Kampfstoff Lost | Teen Ink

Kampfstoff Lost

December 14, 2011
By Afanen PLATINUM, Santa Rosa, California
Afanen PLATINUM, Santa Rosa, California
49 articles 0 photos 47 comments

Favorite Quote:
"But you see, Meg, just because we don't understand doesn't mean that the explanation doesn't exist."


- Madeleine L'Engle, A Wrinkle in Time


The man kneeling on the tiled floor scrubbing has been there for three days. He’s been off the plane for four.

Scrub.

He has two bottles on either side of him. The open one is a white plastic jug of bleach, cap beside it. The other, still sealed, is a container of liquid ammonia.

Scrub.

The man watches his wrist torque back and forth, regimental cufflinks gleaming to match the floor. In his hand, the washcloth’s ragged edge brushes the bleach cap, sending it rattling towards the ammonia. He wonders if it would be so terrible to mix them. This is the nineteenth time he’s wondered that in three days.

Scrub.

There are little whispers behind his ears, small ones saying, “No.” There are others, too, saying, “Maybe.” In any case, he hasn’t done it yet.

Scrub.

The suds on the tile beneath his hand reshape into a head, tilted to the side, skin almost translucent, like light through latex gloves. A glint of red from the glass bowl on the counter dribbles a trickle of blood down the face’s slightly-parted lips.

Scrub.

The next tile squelches beneath the washrag, like viscera. The man rubs harder at this one, imagining the pulpy cells bursting, just trying to make that sound, that godawful sound, stop. He wishes the noise would just stop. He’s heard enough of it.

Scrub.

Behind him, gleaming white and soapy, is war, ubiquitous and violent and deafening and terrible, hell with a gun and a cause that's a lie. The soapy-grey cloth becomes a lover's dog tags in his hand, the metal wet and silvery.

<i>Scrub.<i>

Somehow, the bloodstains in his psyche aren’t letting themselves wash out through the medium of kitchen tiles and bleach burns. He caps the bleach, brushes his fingers over the ammonia, sits back on his haunches.

Tap.

He spins around and leaps to his feet, almost upsetting the dishes of cold food resting on the counter. He shakes the rattling out of his left ear, brushes the ghost sand off his fingers.

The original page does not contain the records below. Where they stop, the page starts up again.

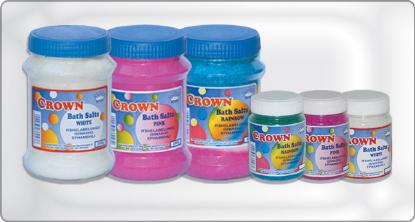 BathSaltsforweb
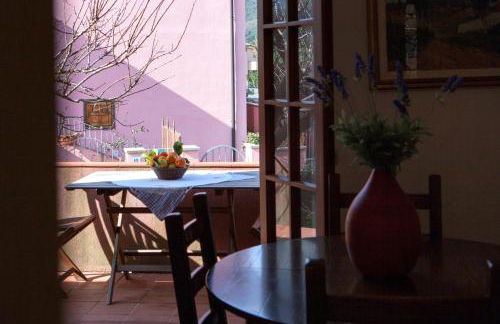 Villetta il Gelsomino - Foto 38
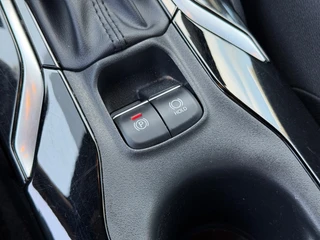 Toyota Corolla – thumbnail 31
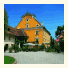 Schloss Gamlitz: fotografie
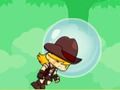 Permainan Break Bubble secara online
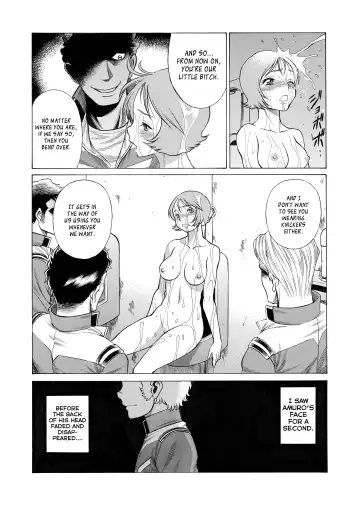 [Tamaki Nozomu] Reijoh | Slave Girl Fhentai - Page 7
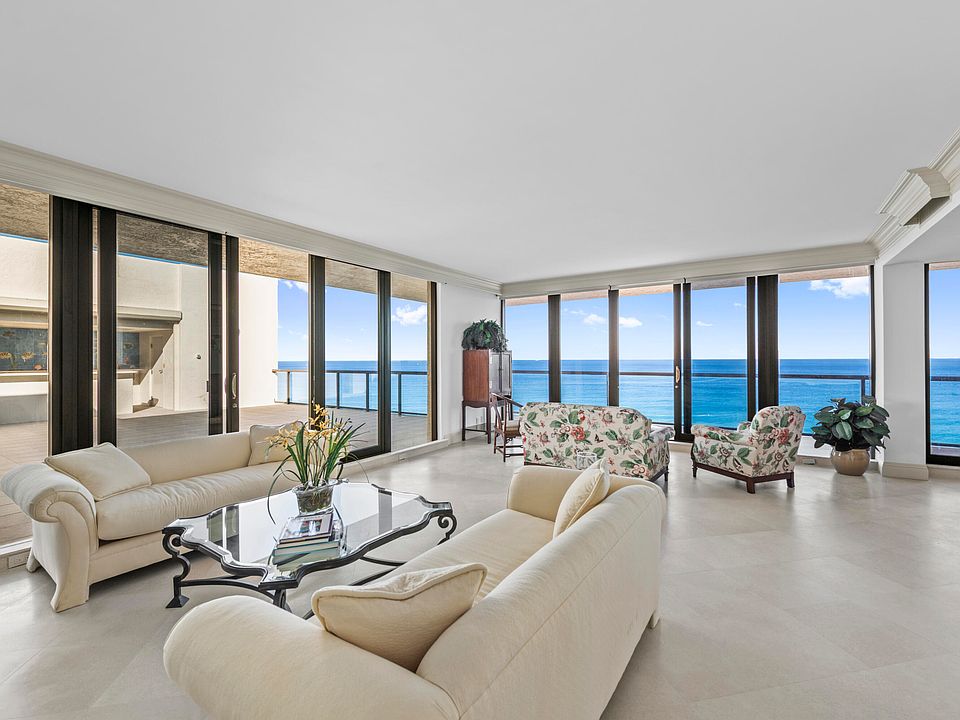 1st image of 2727 S Ocean Boulevard #Ph1502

“Stop it,” says the girl standing in the doorway. Her eyes flick to the bottles on the ground, and narrow. “Stop it,” she repeats.

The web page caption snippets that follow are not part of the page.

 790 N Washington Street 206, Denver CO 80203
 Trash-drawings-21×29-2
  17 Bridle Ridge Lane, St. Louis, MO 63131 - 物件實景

“Stop what?” the man asks, hoarse. The girl tosses him a Don’t play me for an idiot look, and crosses the clinical white floor, slipping a little. Her bare feet leave smudges on the floor, and the man remembers how hard it was to maintain sterile medical conditions in a never-ending desert.

Tap.

There is a tug at his sleeve, and the girl’s nails tap against his cufflinks.

“Come on,” she says, and yanks him against the kitchen, out the open doorway.

The man digs his heels in, resisting. Outside the kitchen is too large. The girl keeps tugging, and she keeps making these little noises, like she’s been in pain for a long time, and is only now letting it out. She tugs him all the way outside, to the emerald green back garden that isn’t home, but is the closest thing he’s going to get for now.

Tap.

Woodpeckers are drumming against the dark wood of a California oak, and the girl is standing next to him with her arms crossed, still making those choked sounds. It doesn’t sound like the desert.

“I’m angry at you, and I’m sorry about that,” she says, finally. The man doesn’t quite know what to say. “You don’t have to say anything,” she adds. “I mean, I want you to, but it’s fine if you don’t.”

It’s that time of day when the sky is the colour of the word poplin, and grapefruits, and pale-yolked eggs. The man reaches out, and touches the girl’s sleeve.

“Toss the ammonia,” he says, and his voice is less strange in his own ears.